In July, Duilio "Lou" Angelini, the building manager whom U.S. Facilities assigned to the Criminal Justice Center, filed a whistle-blower lawsuit against his former employer. It maintains that he continually warned his bosses at U.S. Facilities about lax elevator maintenance and "dummied up" inspection reports at the CJC, and, after the accident, was demoted and fired.

If the parties are not commenting about why the suit was settled at the verge of trial, Angelini's lawyer, Mark D. Schwartz, said he believes he knows the reason. Angelini had been scheduled to testify for Gardner and Lucini in their trial, Schwartz said, and his testimony would have been damaging.

According to documents filed in the settled case, Gardner, now 55, and Lucini, now 62, were passengers with 13 others in one of the CJC's public elevators on Dec. 3, 2013.

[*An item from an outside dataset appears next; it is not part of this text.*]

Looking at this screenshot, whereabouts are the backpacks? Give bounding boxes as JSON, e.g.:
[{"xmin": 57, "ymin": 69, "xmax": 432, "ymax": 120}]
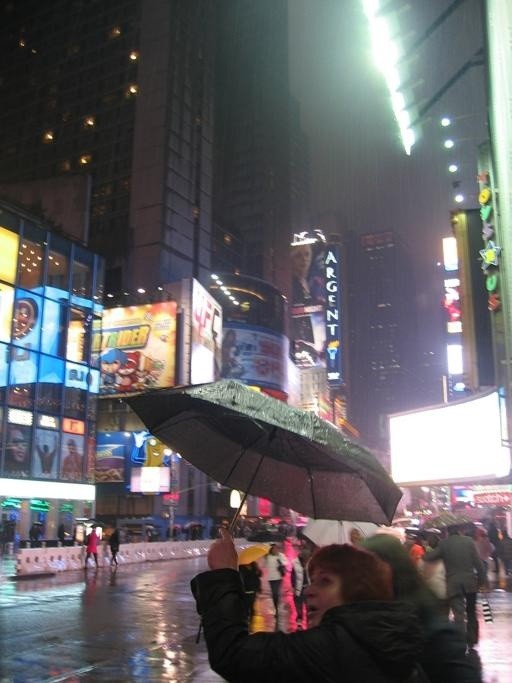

Car 4A "yo-yoed," according to the documents, and then stalled between the fifth and sixth floors, trapping the passengers for about 30 minutes.

Rescue personnel were able to open the doors but the passengers had to jump several feet to the fifth floor to get out of the car.

Lucini sprained his back and left knee and leg, and missed work for physical therapy. Gardner sustained injuries to her lower back, neck and right arm and missed months undergoing rehab therapy. Both officers have since returned to work.